I've just started studying coupling metrics and I'm having a hard time understanding instability. I find the term quite misleading and I don't understand how it can really help me develop better software.
If I understand correctly, "instability" itself is not a bad thing: a package that is totally instable has no afferent connections and can change often without impacting other packages. On the other hand, it is particularly impacted by changes in its efferent packages.
But the point is, "How do I determine how much a package depends on others?" The given formula (Ce / (Ce + Ca))
does not make sense to me. Let's say I have an instability value of 0.5
: I can have 1 efferent and 1 afferent connection (1 / (1 + 1))
but also 100
efferent and 100
afferent connections (100 / (100 + 100))
. What does it mean that the instability is 0.5
in both cases?
In the case of 100 efferent connections instead of 1, I have many more chances that my package will break because I depend on many more packages. And with 100 afferent connections instead of 1, I have many more chances to break some other package that depends on my package.

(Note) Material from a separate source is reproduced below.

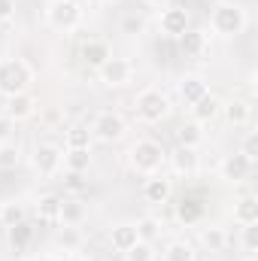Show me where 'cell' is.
<instances>
[{"label": "cell", "mask_w": 258, "mask_h": 261, "mask_svg": "<svg viewBox=\"0 0 258 261\" xmlns=\"http://www.w3.org/2000/svg\"><path fill=\"white\" fill-rule=\"evenodd\" d=\"M252 167H255V161H249L246 155L234 152V155H228V158L222 161V179H228V182H243V179H249Z\"/></svg>", "instance_id": "8fae6325"}, {"label": "cell", "mask_w": 258, "mask_h": 261, "mask_svg": "<svg viewBox=\"0 0 258 261\" xmlns=\"http://www.w3.org/2000/svg\"><path fill=\"white\" fill-rule=\"evenodd\" d=\"M222 113H225V119H228L234 128H240V125H246V122H249L252 107H249L246 100H231V103H222Z\"/></svg>", "instance_id": "ffe728a7"}, {"label": "cell", "mask_w": 258, "mask_h": 261, "mask_svg": "<svg viewBox=\"0 0 258 261\" xmlns=\"http://www.w3.org/2000/svg\"><path fill=\"white\" fill-rule=\"evenodd\" d=\"M143 28H146V24H143V18H137V15H128V18L122 21V31H125V34H140Z\"/></svg>", "instance_id": "8d00e7d4"}, {"label": "cell", "mask_w": 258, "mask_h": 261, "mask_svg": "<svg viewBox=\"0 0 258 261\" xmlns=\"http://www.w3.org/2000/svg\"><path fill=\"white\" fill-rule=\"evenodd\" d=\"M183 49H186L189 55H197V52L203 49V34H197V31H186V34H183Z\"/></svg>", "instance_id": "836d02e7"}, {"label": "cell", "mask_w": 258, "mask_h": 261, "mask_svg": "<svg viewBox=\"0 0 258 261\" xmlns=\"http://www.w3.org/2000/svg\"><path fill=\"white\" fill-rule=\"evenodd\" d=\"M134 110H137V119L146 122V125H158L170 116V97L161 91V88H143L137 97H134Z\"/></svg>", "instance_id": "3957f363"}, {"label": "cell", "mask_w": 258, "mask_h": 261, "mask_svg": "<svg viewBox=\"0 0 258 261\" xmlns=\"http://www.w3.org/2000/svg\"><path fill=\"white\" fill-rule=\"evenodd\" d=\"M161 231H164V225H161V219H155V216H143V219L137 222V237H140L143 243H155V240L161 237Z\"/></svg>", "instance_id": "603a6c76"}, {"label": "cell", "mask_w": 258, "mask_h": 261, "mask_svg": "<svg viewBox=\"0 0 258 261\" xmlns=\"http://www.w3.org/2000/svg\"><path fill=\"white\" fill-rule=\"evenodd\" d=\"M88 3H104V0H88Z\"/></svg>", "instance_id": "7bdbcfd3"}, {"label": "cell", "mask_w": 258, "mask_h": 261, "mask_svg": "<svg viewBox=\"0 0 258 261\" xmlns=\"http://www.w3.org/2000/svg\"><path fill=\"white\" fill-rule=\"evenodd\" d=\"M146 3L155 6V9H164V6H167V0H146Z\"/></svg>", "instance_id": "ab89813d"}, {"label": "cell", "mask_w": 258, "mask_h": 261, "mask_svg": "<svg viewBox=\"0 0 258 261\" xmlns=\"http://www.w3.org/2000/svg\"><path fill=\"white\" fill-rule=\"evenodd\" d=\"M234 219H237L240 225H252V222H258V197H252V195L240 197V200L234 203Z\"/></svg>", "instance_id": "7402d4cb"}, {"label": "cell", "mask_w": 258, "mask_h": 261, "mask_svg": "<svg viewBox=\"0 0 258 261\" xmlns=\"http://www.w3.org/2000/svg\"><path fill=\"white\" fill-rule=\"evenodd\" d=\"M176 140H179V146H192V149H197V143L203 140V130H200V125H197V122H192V125H183V128L176 130Z\"/></svg>", "instance_id": "4dcf8cb0"}, {"label": "cell", "mask_w": 258, "mask_h": 261, "mask_svg": "<svg viewBox=\"0 0 258 261\" xmlns=\"http://www.w3.org/2000/svg\"><path fill=\"white\" fill-rule=\"evenodd\" d=\"M31 82H34V70L21 58H0V94L3 97L28 91Z\"/></svg>", "instance_id": "277c9868"}, {"label": "cell", "mask_w": 258, "mask_h": 261, "mask_svg": "<svg viewBox=\"0 0 258 261\" xmlns=\"http://www.w3.org/2000/svg\"><path fill=\"white\" fill-rule=\"evenodd\" d=\"M137 240H140V237H137V225H131V222H122V225L110 228V246H113L116 252H122V255L128 252Z\"/></svg>", "instance_id": "5bb4252c"}, {"label": "cell", "mask_w": 258, "mask_h": 261, "mask_svg": "<svg viewBox=\"0 0 258 261\" xmlns=\"http://www.w3.org/2000/svg\"><path fill=\"white\" fill-rule=\"evenodd\" d=\"M170 179H164V176H158V173H152L149 179H146V186H143V197H146V203H164L167 197H170Z\"/></svg>", "instance_id": "2e32d148"}, {"label": "cell", "mask_w": 258, "mask_h": 261, "mask_svg": "<svg viewBox=\"0 0 258 261\" xmlns=\"http://www.w3.org/2000/svg\"><path fill=\"white\" fill-rule=\"evenodd\" d=\"M18 164H21V149H18V143H12V140L0 143V170H15Z\"/></svg>", "instance_id": "484cf974"}, {"label": "cell", "mask_w": 258, "mask_h": 261, "mask_svg": "<svg viewBox=\"0 0 258 261\" xmlns=\"http://www.w3.org/2000/svg\"><path fill=\"white\" fill-rule=\"evenodd\" d=\"M88 219V206L79 200V197H61V206H58V222L64 228H79L82 222Z\"/></svg>", "instance_id": "4fadbf2b"}, {"label": "cell", "mask_w": 258, "mask_h": 261, "mask_svg": "<svg viewBox=\"0 0 258 261\" xmlns=\"http://www.w3.org/2000/svg\"><path fill=\"white\" fill-rule=\"evenodd\" d=\"M58 206H61V197H55V195L40 197V203H37V216L46 219V222H58Z\"/></svg>", "instance_id": "4316f807"}, {"label": "cell", "mask_w": 258, "mask_h": 261, "mask_svg": "<svg viewBox=\"0 0 258 261\" xmlns=\"http://www.w3.org/2000/svg\"><path fill=\"white\" fill-rule=\"evenodd\" d=\"M82 58H85V64L100 67L107 58H110V46H107V43H100V40H91V43H85V46H82Z\"/></svg>", "instance_id": "d4e9b609"}, {"label": "cell", "mask_w": 258, "mask_h": 261, "mask_svg": "<svg viewBox=\"0 0 258 261\" xmlns=\"http://www.w3.org/2000/svg\"><path fill=\"white\" fill-rule=\"evenodd\" d=\"M6 231H9V243H12L15 249H24V246L31 243V237H34V228H31L28 222L12 225V228H6Z\"/></svg>", "instance_id": "83f0119b"}, {"label": "cell", "mask_w": 258, "mask_h": 261, "mask_svg": "<svg viewBox=\"0 0 258 261\" xmlns=\"http://www.w3.org/2000/svg\"><path fill=\"white\" fill-rule=\"evenodd\" d=\"M125 137V119L113 110L100 113L94 122H91V140H100V143H116Z\"/></svg>", "instance_id": "8992f818"}, {"label": "cell", "mask_w": 258, "mask_h": 261, "mask_svg": "<svg viewBox=\"0 0 258 261\" xmlns=\"http://www.w3.org/2000/svg\"><path fill=\"white\" fill-rule=\"evenodd\" d=\"M12 12H15V0H0V24H3V21H9V18H12Z\"/></svg>", "instance_id": "74e56055"}, {"label": "cell", "mask_w": 258, "mask_h": 261, "mask_svg": "<svg viewBox=\"0 0 258 261\" xmlns=\"http://www.w3.org/2000/svg\"><path fill=\"white\" fill-rule=\"evenodd\" d=\"M176 91H179V100H183L186 107H194L203 94H210V85H207V79H203L200 73H186V76L179 79Z\"/></svg>", "instance_id": "30bf717a"}, {"label": "cell", "mask_w": 258, "mask_h": 261, "mask_svg": "<svg viewBox=\"0 0 258 261\" xmlns=\"http://www.w3.org/2000/svg\"><path fill=\"white\" fill-rule=\"evenodd\" d=\"M12 134H15V122H12L9 116H3V113H0V143L12 140Z\"/></svg>", "instance_id": "d590c367"}, {"label": "cell", "mask_w": 258, "mask_h": 261, "mask_svg": "<svg viewBox=\"0 0 258 261\" xmlns=\"http://www.w3.org/2000/svg\"><path fill=\"white\" fill-rule=\"evenodd\" d=\"M158 28L164 37H183L189 31V12L186 6H164L158 15Z\"/></svg>", "instance_id": "9c48e42d"}, {"label": "cell", "mask_w": 258, "mask_h": 261, "mask_svg": "<svg viewBox=\"0 0 258 261\" xmlns=\"http://www.w3.org/2000/svg\"><path fill=\"white\" fill-rule=\"evenodd\" d=\"M85 261H104V258H94V255H91V258H85Z\"/></svg>", "instance_id": "b9f144b4"}, {"label": "cell", "mask_w": 258, "mask_h": 261, "mask_svg": "<svg viewBox=\"0 0 258 261\" xmlns=\"http://www.w3.org/2000/svg\"><path fill=\"white\" fill-rule=\"evenodd\" d=\"M46 21L58 31H76L82 24V6L76 0H52L46 6Z\"/></svg>", "instance_id": "5b68a950"}, {"label": "cell", "mask_w": 258, "mask_h": 261, "mask_svg": "<svg viewBox=\"0 0 258 261\" xmlns=\"http://www.w3.org/2000/svg\"><path fill=\"white\" fill-rule=\"evenodd\" d=\"M240 155H246L249 161H255L258 158V134L255 130H249V134L243 137V143H240Z\"/></svg>", "instance_id": "e575fe53"}, {"label": "cell", "mask_w": 258, "mask_h": 261, "mask_svg": "<svg viewBox=\"0 0 258 261\" xmlns=\"http://www.w3.org/2000/svg\"><path fill=\"white\" fill-rule=\"evenodd\" d=\"M219 113H222V100H219V97H213V94H203V97L192 107V116H194V122H197V125L213 122Z\"/></svg>", "instance_id": "e0dca14e"}, {"label": "cell", "mask_w": 258, "mask_h": 261, "mask_svg": "<svg viewBox=\"0 0 258 261\" xmlns=\"http://www.w3.org/2000/svg\"><path fill=\"white\" fill-rule=\"evenodd\" d=\"M128 164H131L134 173L152 176V173H158V170L167 164V152H164V146H161L158 140L143 137V140H137L128 149Z\"/></svg>", "instance_id": "6da1fadb"}, {"label": "cell", "mask_w": 258, "mask_h": 261, "mask_svg": "<svg viewBox=\"0 0 258 261\" xmlns=\"http://www.w3.org/2000/svg\"><path fill=\"white\" fill-rule=\"evenodd\" d=\"M240 243H243V252H246V255H255V252H258V222H252V225H243Z\"/></svg>", "instance_id": "1f68e13d"}, {"label": "cell", "mask_w": 258, "mask_h": 261, "mask_svg": "<svg viewBox=\"0 0 258 261\" xmlns=\"http://www.w3.org/2000/svg\"><path fill=\"white\" fill-rule=\"evenodd\" d=\"M167 161H170L173 173H179V176H194V173H197V167H200L197 149H192V146H179L173 155H167Z\"/></svg>", "instance_id": "7c38bea8"}, {"label": "cell", "mask_w": 258, "mask_h": 261, "mask_svg": "<svg viewBox=\"0 0 258 261\" xmlns=\"http://www.w3.org/2000/svg\"><path fill=\"white\" fill-rule=\"evenodd\" d=\"M34 261H52V258H34Z\"/></svg>", "instance_id": "ee69618b"}, {"label": "cell", "mask_w": 258, "mask_h": 261, "mask_svg": "<svg viewBox=\"0 0 258 261\" xmlns=\"http://www.w3.org/2000/svg\"><path fill=\"white\" fill-rule=\"evenodd\" d=\"M67 186L70 189H82V173H67Z\"/></svg>", "instance_id": "f35d334b"}, {"label": "cell", "mask_w": 258, "mask_h": 261, "mask_svg": "<svg viewBox=\"0 0 258 261\" xmlns=\"http://www.w3.org/2000/svg\"><path fill=\"white\" fill-rule=\"evenodd\" d=\"M31 161H34V167H37L40 176H55V173L61 170L64 152H61V146H55V143H37Z\"/></svg>", "instance_id": "52a82bcc"}, {"label": "cell", "mask_w": 258, "mask_h": 261, "mask_svg": "<svg viewBox=\"0 0 258 261\" xmlns=\"http://www.w3.org/2000/svg\"><path fill=\"white\" fill-rule=\"evenodd\" d=\"M58 246H64V252H76V249L82 246V231L61 225V231H58Z\"/></svg>", "instance_id": "f546056e"}, {"label": "cell", "mask_w": 258, "mask_h": 261, "mask_svg": "<svg viewBox=\"0 0 258 261\" xmlns=\"http://www.w3.org/2000/svg\"><path fill=\"white\" fill-rule=\"evenodd\" d=\"M194 246L189 240H173V243H167V249H164V255L161 261H194Z\"/></svg>", "instance_id": "cb8c5ba5"}, {"label": "cell", "mask_w": 258, "mask_h": 261, "mask_svg": "<svg viewBox=\"0 0 258 261\" xmlns=\"http://www.w3.org/2000/svg\"><path fill=\"white\" fill-rule=\"evenodd\" d=\"M240 261H255V255H246V258H240Z\"/></svg>", "instance_id": "60d3db41"}, {"label": "cell", "mask_w": 258, "mask_h": 261, "mask_svg": "<svg viewBox=\"0 0 258 261\" xmlns=\"http://www.w3.org/2000/svg\"><path fill=\"white\" fill-rule=\"evenodd\" d=\"M61 164L67 173H85L91 167V149H67Z\"/></svg>", "instance_id": "ac0fdd59"}, {"label": "cell", "mask_w": 258, "mask_h": 261, "mask_svg": "<svg viewBox=\"0 0 258 261\" xmlns=\"http://www.w3.org/2000/svg\"><path fill=\"white\" fill-rule=\"evenodd\" d=\"M3 116H9L12 122H21V119L34 116V97H31L28 91L6 97V110H3Z\"/></svg>", "instance_id": "9a60e30c"}, {"label": "cell", "mask_w": 258, "mask_h": 261, "mask_svg": "<svg viewBox=\"0 0 258 261\" xmlns=\"http://www.w3.org/2000/svg\"><path fill=\"white\" fill-rule=\"evenodd\" d=\"M200 243H203V249H210V252H222V249L228 246V234H225V228L210 225V228H200Z\"/></svg>", "instance_id": "44dd1931"}, {"label": "cell", "mask_w": 258, "mask_h": 261, "mask_svg": "<svg viewBox=\"0 0 258 261\" xmlns=\"http://www.w3.org/2000/svg\"><path fill=\"white\" fill-rule=\"evenodd\" d=\"M21 222H28V210H24V203H18V200H6V203H0V225H3V228L21 225Z\"/></svg>", "instance_id": "d6986e66"}, {"label": "cell", "mask_w": 258, "mask_h": 261, "mask_svg": "<svg viewBox=\"0 0 258 261\" xmlns=\"http://www.w3.org/2000/svg\"><path fill=\"white\" fill-rule=\"evenodd\" d=\"M97 73H100V82L104 85H110V88H122V85H128L131 76H134V67H131V61H125V58H107L104 64L97 67Z\"/></svg>", "instance_id": "ba28073f"}, {"label": "cell", "mask_w": 258, "mask_h": 261, "mask_svg": "<svg viewBox=\"0 0 258 261\" xmlns=\"http://www.w3.org/2000/svg\"><path fill=\"white\" fill-rule=\"evenodd\" d=\"M246 9L240 6V3H228V0H222V3H216L213 6V12H210V28H213V34L216 37H237V34H243V28H246Z\"/></svg>", "instance_id": "7a4b0ae2"}, {"label": "cell", "mask_w": 258, "mask_h": 261, "mask_svg": "<svg viewBox=\"0 0 258 261\" xmlns=\"http://www.w3.org/2000/svg\"><path fill=\"white\" fill-rule=\"evenodd\" d=\"M125 261H155L152 243H143V240H137L128 252H125Z\"/></svg>", "instance_id": "d6a6232c"}, {"label": "cell", "mask_w": 258, "mask_h": 261, "mask_svg": "<svg viewBox=\"0 0 258 261\" xmlns=\"http://www.w3.org/2000/svg\"><path fill=\"white\" fill-rule=\"evenodd\" d=\"M67 149H91V130L76 125L67 130Z\"/></svg>", "instance_id": "f1b7e54d"}]
</instances>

Why seems to be usefult to know if a package is totally instable or totally stable, seems to me that any value between 0 and 1 does not give me a real sense of how much that code is coupled. I should have some "absolute" number, not something relative.

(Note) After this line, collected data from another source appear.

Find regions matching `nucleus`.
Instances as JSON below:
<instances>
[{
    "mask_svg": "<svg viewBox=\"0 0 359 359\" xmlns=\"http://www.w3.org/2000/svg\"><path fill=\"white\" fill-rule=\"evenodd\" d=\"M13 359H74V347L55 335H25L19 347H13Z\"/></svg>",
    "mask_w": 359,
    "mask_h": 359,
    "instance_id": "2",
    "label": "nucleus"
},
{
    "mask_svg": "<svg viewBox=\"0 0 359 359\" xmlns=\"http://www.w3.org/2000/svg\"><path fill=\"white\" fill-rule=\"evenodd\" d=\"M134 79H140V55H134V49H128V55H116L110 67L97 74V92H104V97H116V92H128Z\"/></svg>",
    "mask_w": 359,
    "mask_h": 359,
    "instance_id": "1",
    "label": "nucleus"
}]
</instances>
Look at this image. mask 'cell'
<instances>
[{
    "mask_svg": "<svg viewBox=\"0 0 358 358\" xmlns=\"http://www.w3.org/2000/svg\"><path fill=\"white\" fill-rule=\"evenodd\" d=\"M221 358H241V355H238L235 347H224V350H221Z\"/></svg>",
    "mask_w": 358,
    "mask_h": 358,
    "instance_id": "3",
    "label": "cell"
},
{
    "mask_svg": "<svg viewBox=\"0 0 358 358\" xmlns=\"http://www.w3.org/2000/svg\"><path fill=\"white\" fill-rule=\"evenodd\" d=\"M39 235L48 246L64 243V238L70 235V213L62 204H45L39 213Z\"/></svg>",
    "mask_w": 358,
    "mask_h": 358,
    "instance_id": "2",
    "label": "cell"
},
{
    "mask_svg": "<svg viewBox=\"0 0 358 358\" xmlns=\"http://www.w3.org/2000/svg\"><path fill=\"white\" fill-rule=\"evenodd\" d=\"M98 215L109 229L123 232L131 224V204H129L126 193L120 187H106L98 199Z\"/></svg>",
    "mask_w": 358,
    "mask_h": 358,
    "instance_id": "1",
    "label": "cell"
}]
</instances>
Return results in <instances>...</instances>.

Am I wrong? Is there anything I'm not considering?
Update 24/11/2024
What confuses me is the apparent conflict between the common meaning of "instability" (changing often) and its meaning as a metric (depending on others). It seems that this metric measures the "desired" instability/stability, not the actual one. For instance, a domain package in a hexagonal architecture should have instability 0. However, even if I achieve this, it doesn't mean that it is truly stable! Ideally, I can change external adapters without impacting the domain, but if I'm in the early phase of a project or if my domain is evolving due to new business requirements, it will change often, breaking the external layers.
This situation is not ideal, but I wouldn't reverse the relationship (with the adapter being stable and the domain unstable) because it's the domain that dictates the changes to others, even if these changes happen frequently.
It seems to me that a more appropriate term could be propagability: how much a change in the component can propagate to others. This term does not suggest that the package is stable (not changing); rather, it indicates that if I change the package, I am willing to propagate those changes to its dependents.